The Blu-ray features an audio commentary track with director Paul Feig, co-writer Annie Mumolo, and actors Kristen Wiig, Maya Rudolph, Melissa McCarthy, Wendi McLendon-Covey, and Ellie Kemper. This is a must-listen commentary, energetic and unruly with great stories, very, very funny anecdotes. The commentary is as funny if not funnier than the movie itself.
Special Features:
This Blu-ray is so chocked full of special features it took me forever to get through them, but they were so much fun it was worth every minute. The Bonus Materials are presented in Hi-Def (HD)) video quality with Dolby Digital 2.0 Stereo sound.
- Line-O-Rama (HD, 12 min) — Broken into two parts, this presents some of the funniest improvised lines from the movie.
- Cholodecki’s Commercial (HD, 1 min) —Cheesy amateur commercial advertising the jewelry store where Annie worked.
- Extended & Alternate Scenes (HD, 9 min) — Fifteen sequences. All of these were well worth watching. Plenty more of the creepy roommates.
- Gag Reels (HD, 4 min/HD, 6 min) — Not one, but two reels of bloopers and flubs.
- Deleted Scenes (HD, 8 min) — Seven deleted segments, and the best is a date with Paul Rudd (“Blind Date with Dave”, “Bonjour”, “Last Chance”, “Shrimp Fork,” “Different Friends,” “Shit Show” and “Big Things”).
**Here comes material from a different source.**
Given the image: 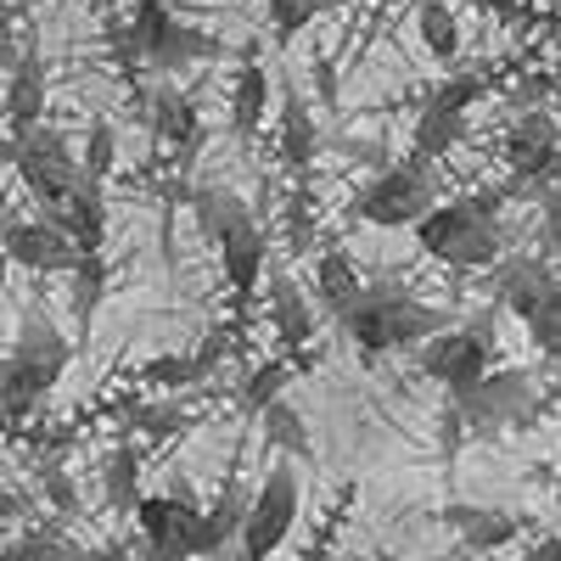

- Made of Honor: Behind the Scenes of Bridesmaids (HD, 32 min) — Above-average EPK featurette. A great deal of focus on the depth of rehearsals and the rampant improv.
- Blind Date (HD, 2 min) —”Dave-O-Rama!” Paul Rudd yelling obscenities.
- Roommates (HD, 17 min) —More deleted & extended scenes with the creepy sibling roommates and a disturbing commercial for Oo-laka Juice.
- Cholodecki’s (HD, 21 min) — An even longer collection of deleted and alternate takes, including yet another TV commercial, featuring Annie’s jewelry store boss.
- Drunk-O-Rama (HD, 4 min) — Alternate takes of Kristen Wiig drunk on the jet.
- Pep Talk (HD, 3 min) — Snarky improv on during the tennis match.
- Annie vs. Helen (HD, 7 min) — Highlighting the rivalry between them.
- Hold On (HD, 5 min) — An extended cut of the movie’s wedding sequence serving as a contemporary music video for Wilson Phillips.
Final Thoughts:
Bridesmaids ushers in a new era of comedy, proving once and for all that women could be funny, mass audiences would flock to movies with funny women and that gross-out R-rated comedies are not just a boy’s club domain. Hysterical, insightful, honest, and brilliant, Bridesmaids is easily the best comedy so far this year.
“You’re really doing it, aren’t ya? You’re shitting in the street!”